- **PASSAGE TO READ**:
⟨

Category: Uncategorized

  • The Quest for Enterprise RAG: A Deep Dive into Langfuse Integration

    The Quest for Enterprise RAG: A Deep Dive into Langfuse Integration

    January 14, 2026

    You know that feeling when your code almost works?
    Everything’s green, the server’s running, the LLM is responding
    beautifully, and then you look at that one field in your API response
    that’s supposed to showcase your observability chops for your dream job
    interview and it’s just… null.

    Welcome to my 90-minute debugging odyssey with Langfuse tracing.
    Spoiler: I won. But not before trying five different
    approaches
    , diving into import hell, and learning the single most
    valuable debugging lesson that somehow never makes it into the YouTube
    tutorials.

⟩

- **Stored dataset items**:
⟨

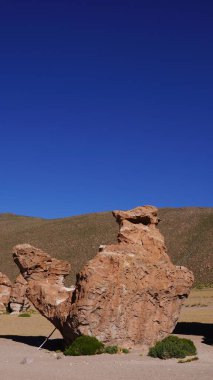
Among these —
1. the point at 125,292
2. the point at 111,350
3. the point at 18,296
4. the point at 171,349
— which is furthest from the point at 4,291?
the point at 171,349

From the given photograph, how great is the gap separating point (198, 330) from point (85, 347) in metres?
10.7

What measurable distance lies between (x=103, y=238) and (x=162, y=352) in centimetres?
8031

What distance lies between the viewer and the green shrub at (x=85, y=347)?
16281 millimetres

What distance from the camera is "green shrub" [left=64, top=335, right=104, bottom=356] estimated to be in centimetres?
1628

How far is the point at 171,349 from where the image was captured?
16.3 metres

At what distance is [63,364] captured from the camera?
592 inches

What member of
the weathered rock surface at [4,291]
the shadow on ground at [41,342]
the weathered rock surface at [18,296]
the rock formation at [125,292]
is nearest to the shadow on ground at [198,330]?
the rock formation at [125,292]

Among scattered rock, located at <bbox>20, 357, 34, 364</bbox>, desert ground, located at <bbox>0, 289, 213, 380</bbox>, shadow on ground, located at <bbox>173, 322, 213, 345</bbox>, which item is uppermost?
scattered rock, located at <bbox>20, 357, 34, 364</bbox>

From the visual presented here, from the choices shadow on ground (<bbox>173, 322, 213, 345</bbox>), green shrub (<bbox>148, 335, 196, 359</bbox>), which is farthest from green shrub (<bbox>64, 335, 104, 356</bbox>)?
shadow on ground (<bbox>173, 322, 213, 345</bbox>)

⟩

- **ACTIVITY LIST**:
**A.** In the post about Langfuse tracing, how long did the debugging session last?
**B.** Extend the post about Langfuse tracing, picking up right after its last sentence.

- **TASK-BY-TASK OUTPUTS**:
**A.** It lasted 90 minutes.

**B.**
    Let’s talk about what happens when the docs don’t tell you what you
    need to know.


    TL;DR: What You’ll Learn

    • 🔍 The Problem: Langfuse credentials loaded, traces
      sent to dashboard, but trace_url returned null
      in API responses
    • 🛠️ The Solution: Use
      langfuse_handler.last_trace_id (found by inspecting the
      object with dir()) to build trace URLs manually
    • ⚠️ Environment Variable Hell: .env
      formatting is strict (no spaces around =, no quotes
      needed)
    • 🧪 The Debug-Driven Discovery: When APIs don’t
      expose what you need, inspect attributes at runtime and see what’s
      actually there
    • 💡 Import Gotcha: It’s
      from langfuse.langchain import CallbackHandler, not
      from langfuse.callback
    • 🎯 Key Insight: Trace IDs are only available
      after chain invocation via
      handler.last_trace_id
    • 🚀 Result: Full RAG pipeline observability with
      direct clickable trace URLs for every query

    Act I: The Setup
    (Everything’s Perfect… Right?)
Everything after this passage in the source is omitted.